** Begin Listed records **

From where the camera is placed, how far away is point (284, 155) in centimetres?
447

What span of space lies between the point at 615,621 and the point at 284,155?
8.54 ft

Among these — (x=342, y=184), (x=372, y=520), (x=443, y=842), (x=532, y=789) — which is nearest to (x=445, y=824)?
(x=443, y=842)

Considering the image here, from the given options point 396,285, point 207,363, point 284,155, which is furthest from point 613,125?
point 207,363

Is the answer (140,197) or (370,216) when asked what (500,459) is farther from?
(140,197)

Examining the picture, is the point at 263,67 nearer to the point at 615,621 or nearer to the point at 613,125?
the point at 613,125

** End Listed records **

Exercise task:
Put every line of the material above into a numbered list, skipping the blank lines.

Output of the exercise:
1. From where the camera is placed, how far away is point (284, 155) in centimetres?
2. 447
3. What span of space lies between the point at 615,621 and the point at 284,155?
4. 8.54 ft
5. Among these — (x=342, y=184), (x=372, y=520), (x=443, y=842), (x=532, y=789) — which is nearest to (x=445, y=824)?
6. (x=443, y=842)
7. Considering the image here, from the given options point 396,285, point 207,363, point 284,155, which is furthest from point 613,125?
8. point 207,363
9. Is the answer (140,197) or (370,216) when asked what (500,459) is farther from?
10. (140,197)
11. Examining the picture, is the point at 263,67 nearer to the point at 615,621 or nearer to the point at 613,125?
12. the point at 613,125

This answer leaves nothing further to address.